By: Haseeb Jamal / On: Mar 18, 2017 / Notes
Site Preparation for Concrete

Concrete Planning

The most important step in placing concrete is planning. Always plan every step before any concrete is delivered. Proper planning avoids delays, wastage, segregation and problems which develop from these. Proper concrete planning also eliminates problems of Delay, Segregation and Wastage.


Workers on the site should always wear protective clothing, strong boots and, if required, helmets or eye protection. Always avoid direct contact with cement and never kneel in or touch the concrete mix directly. Wear gloves or use barrier creams. Ensure that anyone using heavy equipment, such as screeds or vibrators, has been properly trained. The following steps should be taken before any concrete is placed:


Measure and stake out the area to be concreted and consider how thick the slab must be. The thickness will depend on the weight the concrete must carry (ie driveway carries the weight of a car and needs to be thicker than a garden path).

The Finishing Level

Concrete Finishing

See also : Watch VideoWatch Concrete Finishing Video

Once the thickness of concrete has been established, work out where the concrete will finish.Concrete cannot finish too high against steps or the external house wall and should not cover any part of weepholes in the wall.The finishing level shows how much digging or excavation must be done.Pavements must grade away from buildings and boundaries.

Steps (Stairs):

Steps must have even risers.


The ground should be excavated as deep as is required by the finishing levels.Any roots or grass must be dug out until there is firm soil to place on.Always dig the hole wider than needed to allow for the formwork. Try to keep the edges and corners square.


See also Subgrade in Road structure

The soil a concrete pavement or floor rests on is called the subgrade.If the soil is soft or varies in softness, a layer of crushed rock should be used.If there are only a few poor areas these can be dug out, refilled and compacted.It is important that the soil evenly supports the concrete. Many later problems can be avoided by properly preparing the subgrade.

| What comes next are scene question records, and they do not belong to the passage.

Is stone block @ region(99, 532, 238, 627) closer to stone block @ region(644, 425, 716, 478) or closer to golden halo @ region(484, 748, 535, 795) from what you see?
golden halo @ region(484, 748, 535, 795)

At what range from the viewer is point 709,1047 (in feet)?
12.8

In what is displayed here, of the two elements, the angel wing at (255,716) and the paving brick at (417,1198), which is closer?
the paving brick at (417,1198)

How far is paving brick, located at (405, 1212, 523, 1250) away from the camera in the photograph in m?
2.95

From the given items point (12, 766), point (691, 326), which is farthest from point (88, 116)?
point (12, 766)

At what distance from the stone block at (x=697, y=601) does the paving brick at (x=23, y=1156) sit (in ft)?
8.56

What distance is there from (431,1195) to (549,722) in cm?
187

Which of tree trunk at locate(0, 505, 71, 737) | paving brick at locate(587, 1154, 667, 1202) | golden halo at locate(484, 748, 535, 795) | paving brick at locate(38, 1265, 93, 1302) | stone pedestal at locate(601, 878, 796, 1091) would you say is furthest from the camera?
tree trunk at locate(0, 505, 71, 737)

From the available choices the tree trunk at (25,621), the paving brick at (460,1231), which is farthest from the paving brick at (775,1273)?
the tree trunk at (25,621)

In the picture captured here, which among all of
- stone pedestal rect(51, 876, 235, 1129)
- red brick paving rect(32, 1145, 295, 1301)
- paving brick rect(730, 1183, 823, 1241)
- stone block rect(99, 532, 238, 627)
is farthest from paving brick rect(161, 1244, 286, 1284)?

Site Preparation for Concrete


Formwork gives concrete its shape, Formwork must be properly braced so it is strong. It should not flex or move.

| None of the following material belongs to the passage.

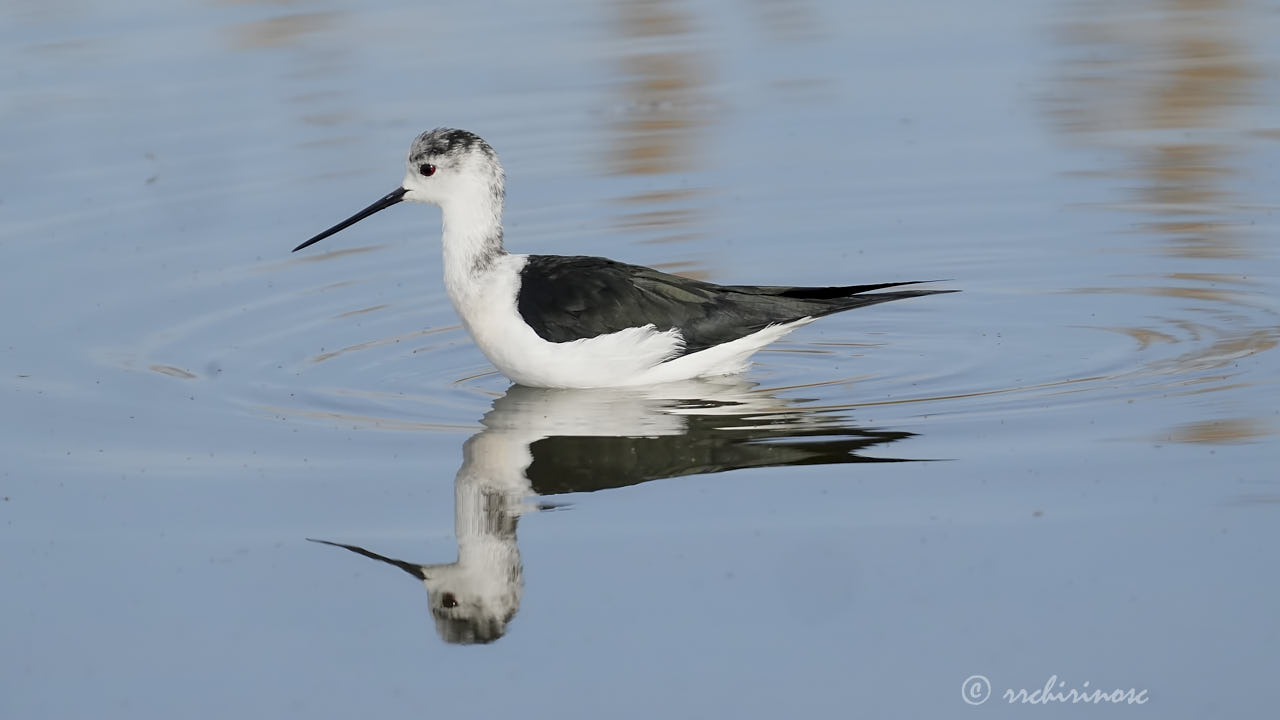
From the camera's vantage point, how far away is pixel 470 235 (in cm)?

Plumbing, heating or electrical services often run through a slab.These must be in place before any concrete is poured.


The underlay, or vapour barrier, is a heavy plastic covering the ground to minimise water vapour rising through the hardened concrete.Always overlap the sheets a minimum of 200 mm and do not tape them.Tape the edges of underlay only around drainage pipes or services which pass vertically through the concrete slab. Termite protection may be required around service penetrations and round the perimeter of the slab.

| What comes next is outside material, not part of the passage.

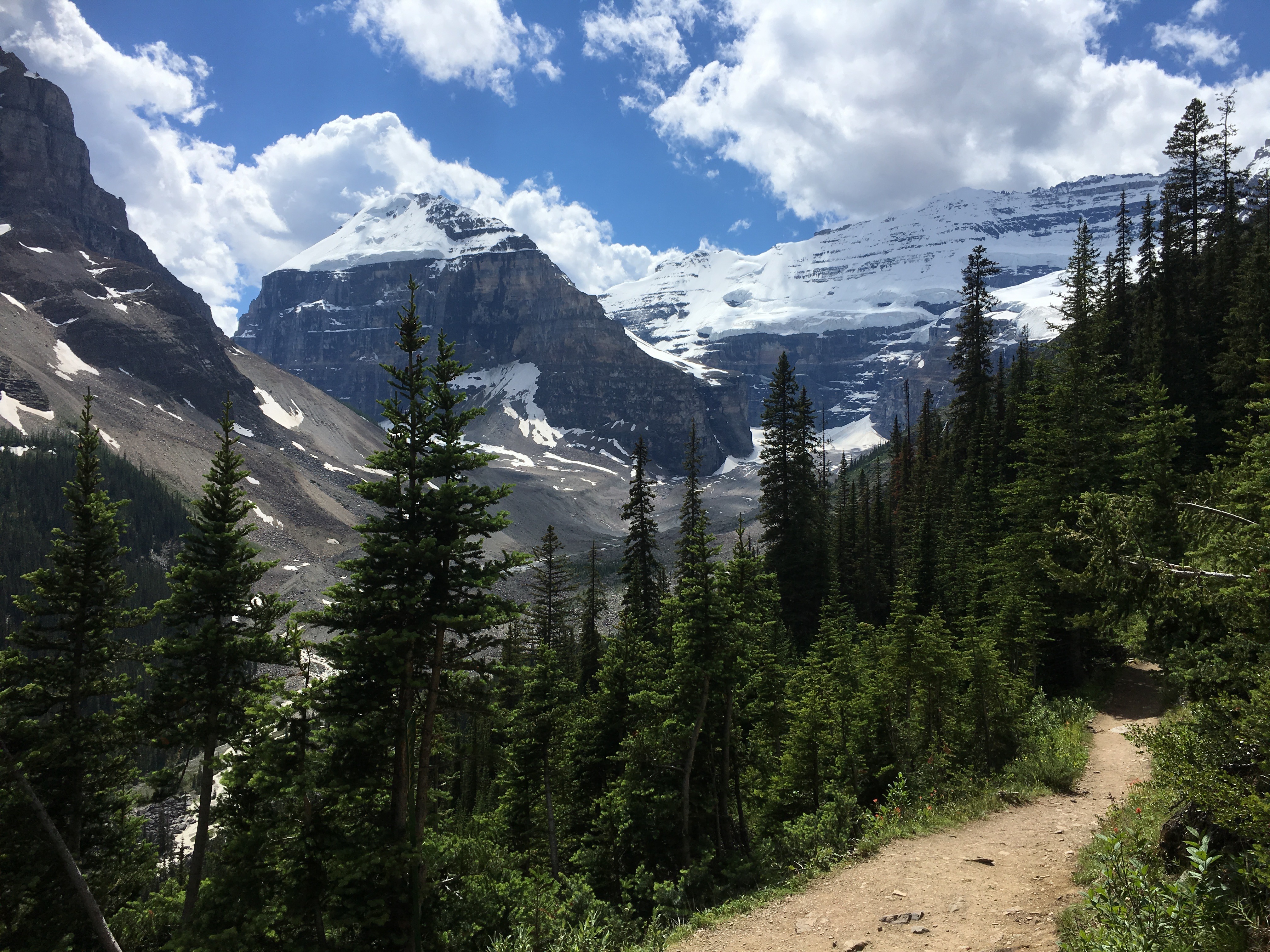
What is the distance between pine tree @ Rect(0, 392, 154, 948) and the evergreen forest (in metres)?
0.07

Reinforcement can be used to increase the strength of concrete and/or to help control cracking. For house floors resting on the ground it is placed in the top 1/3 of slabs and in the bottom of trenches and footings. The reinforcement must be covered by a set amount of concrete which protects the steel from rusting. This is called cover. The amount of cover depends on whether it is inside or outside and is measured to the top or bottom of the outer surface. Reinforcement should be securely held for slab on ground construction.It should overlap a set distance or from one piece of reinforcing bar, or wire fabric, to another and at the corners of a trench.


Clear access must be provided to transport the concrete. If concrete is to be delivered by trucks make sure they have unrestricted access to the site in all weather conditions. PLACEMENT Ensure all planning and site preparation takes into account how concrete will be placed allowing room for trucks, ramps for wheelbarrows, space for a pump etc.


See also Joints in Building Construction

The position, type and number of joints should be planned well before the concrete is placed.


Good planning and site preparation reduces wastage.Reducing wastage can cut costs, since up to 15% of concrete can be lost this way.